Big Tech (Google, Meta): Stable, high salary (₹25-40 LPA), slow career growth (2-3 years per level), narrow scope (own 1 metric). Like working at a five-star hotel — high quality, structured, but you're a small cog in a big machine.

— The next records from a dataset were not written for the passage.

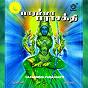 Album Paramma parashakti (original MIX) de Harini
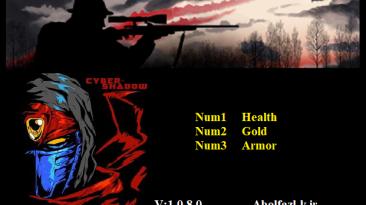 Cyber Shadow: Трейнер/Trainer (+3) [1.0.8.0] {Abolfazl.k}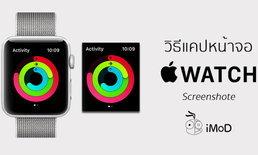 [HowTo] วิธีแคปหน้าจอ (Screenshot) Apple Watch ทำอย่างไร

Unicorn Startup (Swiggy, PhonePe): Fast growth, equity upside (₹15-30 LPA + 0.1-0.5% equity), broad scope (own entire analytics for product area), chaotic. Like building a rocket ship — high risk, high reward, wear many hats. If company IPOs, equity = ₹50L-2Cr (life-changing).

💼

Consulting & Analytics Firms (Exposure, Exit Options)

Management Consulting

1. McKinsey & Company

  • Role: Business Analyst, Junior Analyst
  • Salary: ₹16-28 LPA (undergrad), ₹22-38 LPA (MBA)
  • Focus: Strategy consulting with heavy data analysis (Excel, Tableau, SQL)
  • Exit options: Post-MBA roles at FAANG, PE/VC firms, C-suite roles

2. Boston Consulting Group (BCG)

  • Role: Associate, Consultant
  • Salary: ₹18-30 LPA
  • Focus: Business analytics, market sizing, competitive analysis
  • Culture: Up-or-out (promote or leave in 2-3 years)

3. Bain & Company

  • Role: Associate Consultant
  • Salary: ₹17-28 LPA
  • Focus: Data-driven strategy, PE due diligence
  • Bonus: 20-40% annual bonus (performance-based)

Analytics Consulting

4. Mu Sigma

  • Salary: ₹8-18 LPA (3-5 YOE)
  • Focus: Decision sciences, predictive analytics for Fortune 500 clients
  • Stack: SQL, Python, R, Tableau
  • Culture: Analytics bootcamp (intense training), high attrition

5. Fractal Analytics

  • Salary: ₹10-22 LPA
  • Focus: AI/ML, advanced analytics, consulting for CPG/retail/financial services
  • Stack: Python, R, SQL, Tableau, ML (regression, classification)
  • Teams: Specialized verticals (retail analytics, CPG analytics)

6. LatentView Analytics

  • Salary: ₹9-20 LPA
  • Focus: Digital analytics, marketing analytics, customer analytics
  • Stack: SQL, Python, Tableau, Google Analytics, Adobe Analytics
  • Clients: Fortune 500 (CPG, retail, tech)

7. Tiger Analytics

  • Salary: ₹12-24 LPA
  • Focus: Advanced analytics, ML, consulting
  • Stack: Python, R, SQL, cloud platforms (AWS, GCP, Azure)
  • Growth: Series B funded, expanding rapidly

Big 4 Consulting

8. Deloitte USI (Analytics & Cognitive)

  • Salary: ₹8-18 LPA (Analyst), ₹18-28 LPA (Consultant)
  • Focus: Business intelligence, data engineering, analytics consulting
  • Stack: SQL, Python, Tableau, Power BI, cloud

9. EY (Analytics)

  • Salary: ₹7-16 LPA (Analyst), ₹16-26 LPA (Senior Analyst)
  • Focus: Financial analytics, risk analytics, audit analytics
  • Stack: SQL, Excel, Tableau, Alteryx

10. PwC (Data & Analytics)

  • Salary: ₹8-18 LPA
  • Focus: Business analytics, process improvement, financial modeling
  • Stack: SQL, Python, Power BI, Excel

11. KPMG (Lighthouse - Data & Analytics)

  • Salary: ₹7-16 LPA
  • Focus: Business intelligence, data governance, analytics
  • Stack: SQL, Power BI, Tableau, Python
Info

Consulting trade-off: High learning curve (exposure to multiple industries, problems), but lower pay than tech (₹12-20 LPA consulting vs ₹18-30 LPA tech). Good for early career (2-3 years), then exit to tech/startup with 30-50% salary jump. Many FAANG analysts started at Mu Sigma/Fractal.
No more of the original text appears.